In this succinct and well-written book, one of our most eminent philosophers provides a fresh reading of the view of freedom and morality developed by Thomas Reid (1710-1796). Although contemporary theorists have written extensively about the Scottish philosopher's contributions to the theory of knowledge, this is the first book-length study of his contributions to the controversy over freedom and necessity. William L. Rowe argues that Reid developed a subtle, systematic theory of moral freedom based on the idea of the human being as a free and morally responsible agent. He carefully reconstructs the theory and explores the intellectual background to Reid's views in the work of John Locke, Samuel Clarke, and Anthony Collins. Rowe develops a novel account of Reid's conception of free action and relates it to contemporary arguments that moral responsibility for an action implies the power to have done otherwise. Distilling from Reid's work a viable version of the agency theory of freedom and responsibility, he suggests how Reid's theory can be defended against the major objections―both historical and contemporary―that have been advanced against it. Blending to good effect historical and philosophical analysis, Thomas Reid on Freedom and Morality should interest philosophers, political theorists, and intellectual historians.
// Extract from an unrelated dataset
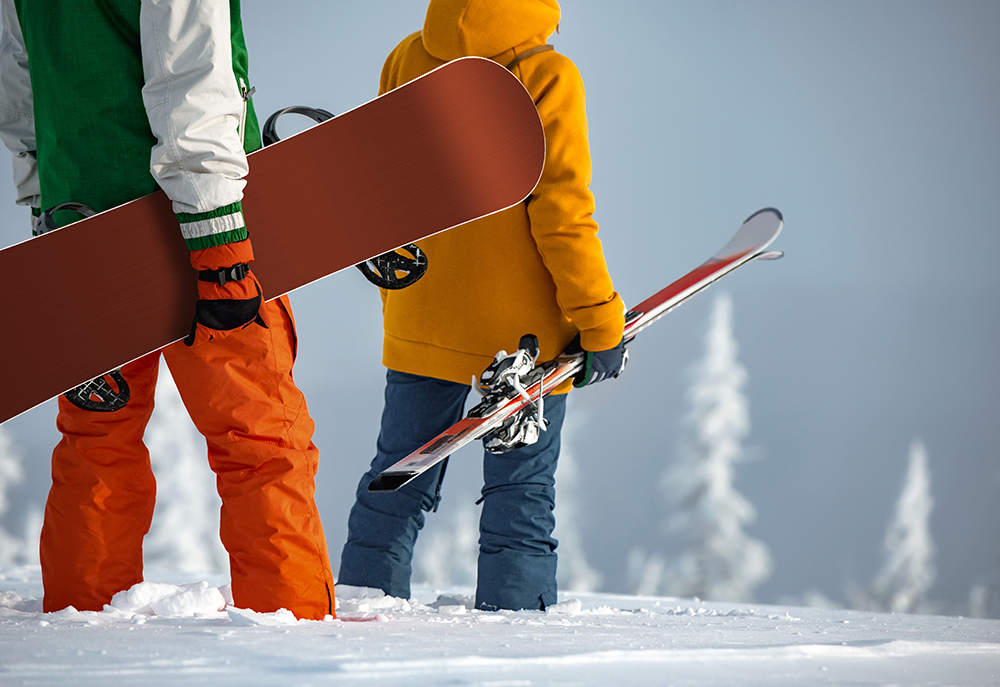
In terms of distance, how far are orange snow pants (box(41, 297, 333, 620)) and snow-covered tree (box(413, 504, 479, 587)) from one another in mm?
2511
William Rowe gives a fantastic discussion on how British philosophers from Locke to Reid dealt with the problems of free agency and determinism. Regardless of whether one is a free will theist or a determinist, Rowe nicely clarifies what each thinker believed on these subjects.
Rowe begins with Locke’s Volitional Theory of Action. Actions are of two sorts: thoughts and motions of the body. The action is preceded by a certain act of will. S is free with respect to action A just in case it is in S’s power to do A if S should will to do A and in S’s power to refrain from doing A if S should will to refrain (78).
Necessary agent: a person’s actions are determined by the cause preceding those actions. This does not conflict with Lockean freedom, for Lockean freedom does not require that given the causes we could have acted differently--only that we act.
Problem for Locke: what determines the will on a given occasion to suspend some desire that is otherwise strong enough to move the will towards some other action (Rowe 10)?
Rowe offers a devastating counter-factual scenario: if I inject you with a drug so you can’t move your legs, then on Locke’s view you aren’t sitting freely. But if instead I hook your brain to a machine where I take away your *capacity* to will otherwise, on Locke’s account it would seem that this is a “free action,” since nothing is “making me” sit down.
Agent or Event Causation:
Point of clarification: thoughts and bodily motions that are actions are caused by volitions, and the volitions themselves, although not caused by other events, are caused by the person whose volitions they are (31). The person is the cause of the volition. his is substance causation. It is not reducible to causation by events. FWA (free will advocate) do not deny that events cause actions, pace Jonathan Edwards, but that these events have a prior cause in agents.
Event causation: roughly a physical event. Rowe argues that a necessitarian cannot consistently see herself as an agent cause of some of her actions (64). Something cannot cause me to be the agent-cause of an action. Being caused to cause A implies that, given the cause, one lacked the power not to cause A (67).
Reid’s View of Causation and Active Power
Reid’s Three Conditions 1. An agent must have the power to bring about the act of will. 2. The power to refrain from bringing about the act of will. 3. Exert her power to bring about or refrain.
Reid’s most controversial point: every event has an agent cause (quoted in Rowe 55-56). Rowe is a good enough philosopher that he sees where Reid’s argument could go, though Reid himself didn’t make much of it. If every event has an agent cause, then at the root of the universe’s existence is a Personal Agent
Reid’s Arguments for Libertarian Freedom
Basic argument (95): 1. Certain actions are in our power. 2. Bringing about these actions requires that we will them. 3. Actions that are in our power depend upon the determinations of our will. 4. If actions that are in our power depend upon the determination of our will, then the determinations of our will are sometimes in our power. 5. The determinations of our will are sometimes in our power.
Conclusion:
This book, while technical at times, is a fine addition and even introduction to the free will debate.